Begin

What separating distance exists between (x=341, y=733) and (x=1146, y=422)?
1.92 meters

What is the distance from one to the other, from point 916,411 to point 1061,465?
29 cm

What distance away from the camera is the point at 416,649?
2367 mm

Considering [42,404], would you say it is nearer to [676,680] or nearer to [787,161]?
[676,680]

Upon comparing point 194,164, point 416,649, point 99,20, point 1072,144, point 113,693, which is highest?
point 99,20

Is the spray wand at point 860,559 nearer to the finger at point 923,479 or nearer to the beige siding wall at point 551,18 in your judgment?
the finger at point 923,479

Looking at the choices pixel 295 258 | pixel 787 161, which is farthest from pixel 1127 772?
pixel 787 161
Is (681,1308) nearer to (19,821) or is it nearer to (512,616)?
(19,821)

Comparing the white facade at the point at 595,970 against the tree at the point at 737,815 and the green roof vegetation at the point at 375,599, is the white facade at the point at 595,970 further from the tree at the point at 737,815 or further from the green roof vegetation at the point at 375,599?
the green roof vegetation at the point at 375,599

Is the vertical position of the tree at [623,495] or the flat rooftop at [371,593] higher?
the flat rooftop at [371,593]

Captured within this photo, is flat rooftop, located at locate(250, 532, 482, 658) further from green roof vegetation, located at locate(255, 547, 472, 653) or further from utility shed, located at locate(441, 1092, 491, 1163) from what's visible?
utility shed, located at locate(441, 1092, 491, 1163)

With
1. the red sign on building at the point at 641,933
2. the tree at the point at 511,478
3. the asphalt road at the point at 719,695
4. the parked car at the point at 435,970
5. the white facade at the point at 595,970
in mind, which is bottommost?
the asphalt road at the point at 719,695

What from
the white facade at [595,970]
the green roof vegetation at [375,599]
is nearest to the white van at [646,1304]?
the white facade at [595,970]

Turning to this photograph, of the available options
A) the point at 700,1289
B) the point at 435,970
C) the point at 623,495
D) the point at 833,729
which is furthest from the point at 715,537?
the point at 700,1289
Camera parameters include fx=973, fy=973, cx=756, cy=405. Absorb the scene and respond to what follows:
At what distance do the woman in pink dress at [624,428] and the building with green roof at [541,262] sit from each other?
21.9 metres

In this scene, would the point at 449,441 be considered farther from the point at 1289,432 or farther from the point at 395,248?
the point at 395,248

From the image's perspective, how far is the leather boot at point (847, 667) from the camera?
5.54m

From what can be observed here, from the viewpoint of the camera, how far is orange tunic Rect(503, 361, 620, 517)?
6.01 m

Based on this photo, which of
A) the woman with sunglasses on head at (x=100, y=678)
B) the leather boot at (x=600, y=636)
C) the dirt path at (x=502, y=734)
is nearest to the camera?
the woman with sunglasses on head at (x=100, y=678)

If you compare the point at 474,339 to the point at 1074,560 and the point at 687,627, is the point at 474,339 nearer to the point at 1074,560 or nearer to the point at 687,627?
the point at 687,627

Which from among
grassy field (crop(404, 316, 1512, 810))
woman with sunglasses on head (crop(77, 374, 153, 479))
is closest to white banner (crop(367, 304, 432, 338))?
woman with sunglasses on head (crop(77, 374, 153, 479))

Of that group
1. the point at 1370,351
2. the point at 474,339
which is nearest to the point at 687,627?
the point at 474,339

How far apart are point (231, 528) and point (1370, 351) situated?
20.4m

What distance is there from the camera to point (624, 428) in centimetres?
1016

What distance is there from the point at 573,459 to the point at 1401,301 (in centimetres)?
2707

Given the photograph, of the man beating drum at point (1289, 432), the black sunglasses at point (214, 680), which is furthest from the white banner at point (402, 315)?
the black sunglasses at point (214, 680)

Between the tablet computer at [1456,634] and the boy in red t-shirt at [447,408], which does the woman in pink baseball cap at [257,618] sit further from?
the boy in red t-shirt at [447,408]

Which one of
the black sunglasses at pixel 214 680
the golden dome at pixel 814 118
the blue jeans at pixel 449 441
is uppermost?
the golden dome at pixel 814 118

End

### Brief:
Repeat only what runs from the line holding "What distance is there from the point" to the end of the data, keeping every line exactly as written, first and last included.

### Task output:
What distance is there from the point at 573,459 to the point at 1401,301 (in centimetres)?
2707

Given the photograph, of the man beating drum at point (1289, 432), the black sunglasses at point (214, 680), which is furthest from the white banner at point (402, 315)?
the black sunglasses at point (214, 680)

Between the tablet computer at [1456,634] and the boy in red t-shirt at [447,408], which does the woman in pink baseball cap at [257,618] sit further from?
the boy in red t-shirt at [447,408]

Which one of
the black sunglasses at pixel 214 680
the golden dome at pixel 814 118
the blue jeans at pixel 449 441
is uppermost?
the golden dome at pixel 814 118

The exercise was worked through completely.